Transformando células-tronco em neurônios em um sistema 3D, os chamados mini-cérebros, cientistas conseguem avaliar a migração neuronal em condições normais e patológicas
A formação do nosso cérebro durante o desenvolvimento embrionário é um processo extremamente complexo. Este processo envolve a diferenciação de células-tronco neuronais em células especializadas e sua migração e posicionamento dentro do órgão em desenvolvimento, para que ocorra a correta formação das diferentes regiões especializadas do cérebro e sua intercomunicação.
Nos últimos anos, os cientistas vêm desenvolvendo protocolos para recriar in vitro, a partir de células-tronco, diferentes órgãos do corpo humano, para que se possa estudar os processos fisiológicos envolvidos no desenvolvimento desses órgãos, bem como de que maneira estes processos estão alterados em alguma condição patológica. E, sem dúvida, mimetizar a formação de um órgão tão complexo quanto o cérebro em laboratório é algo desafiador, mas que certamente poderá trazer inúmeras contribuições para a área da saúde.
No trabalho desenvolvido pela equipe do pesquisador Sergiu Paşca, da Universidade de Standford, publicado em Maio deste ano na revista Nature, os cientistas deram mais um passo no sentido de mimetizar o complexo processo de desenvolvimento cerebral. Já há alguns anos, os cientistas vêm diferenciando células-tronco em neurônios em um sistema 3D (ou seja, em que as células são cultivadas em suspensão e não aderidas ao fundo de uma placa de cultivo), o que leva à formação de estruturas esferoidais que têm sido chamadas de mini-cérebros. No entanto, a maioria dos protocolos desenvolvidos até o momento criam estruturas que mimetizam apenas o córtex cerebral, a camada mais externa do cérebro, responsável pelos processamentos mais complexos de informação, como aqueles relacionados a memória, linguagem e consciência. A equipe do Dr.

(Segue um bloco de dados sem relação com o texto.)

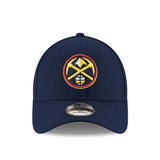 NBA Denver Nuggets team cap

Sergiu Paşca, no entanto, diferenciou células-tronco pluripotentes induzidas separadamente em neurônios específicos de duas diferentes estruturas do cérebro: o córtex, que é repleto de neurônios excitatórios, e o subpalium, uma estrutura repleta de neurônios inibitórios. Depois, cultivaram estas duas estruturas juntas para tentar observar justamente a interação entre elas, já que durante o desenvolvimento, os neurônios inibitórios do subpallium migram para o córtex, integrando-se a este.
De fato, a equipe conseguiu observar este padrão migratório dos neurônios inibitórios do subpallium para o córtex, visualizando que os neurônios do subpallium emitem um prolongamento em direção ao córtex, como se estivesse procurando um alvo, e só depois, o corpo celular do neurônio também migra nessa mesma direção. Este padrão migratório já era conhecido por outros tipos de estudos e, portanto, a observação do grupo comprovou a validade deste modelo de mini-cérebros para mimetizar o desenvolvimento cerebral.
Além disso, o grupo do Dr. Paşca recriou essas estruturas a partir de células-tronco pluripotentes induzidas derivadas de células de pacientes com Síndrome de Timothy. A Síndrome de Timothy é uma doença causada por uma mutação em um gene que codifica um canal de cálcio importante para o funcionamento dos neurônios e de células do coração. Por isso, esta síndrome causa problemas cardíacos e também pode vir associada a um quadro de autismo. Os cientistas observaram que os neurônios inibitórios destes pacientes migram com uma maior frequência do subpallium para o córtex, porém percorrem uma distância menor. Este resultado é bastante interessante, pois outros trabalhos indicam que há um desbalanço entre neurônios inibitórios e excitatórios no cérebro de pacientes com autismo.
O grupo está tentando desenvolver protocolos para gerar neurônios específicos de outras áreas do cérebro, como hipocampo e estriado, para usar esta mesma estratégia de juntar as diferentes partes para formar mini-cérebros cada vez mais complexos. Estes estudos podem ajudar no entendimento não só de processos alterados em pacientes com autismo, como ilustrado neste trabalho, mas também em diversas outras doenças neurológicas.
Referência: Birey et al., Assembly of functionally integrated human forebrain spheroids. Nature. 2017; 545(7652):54-59.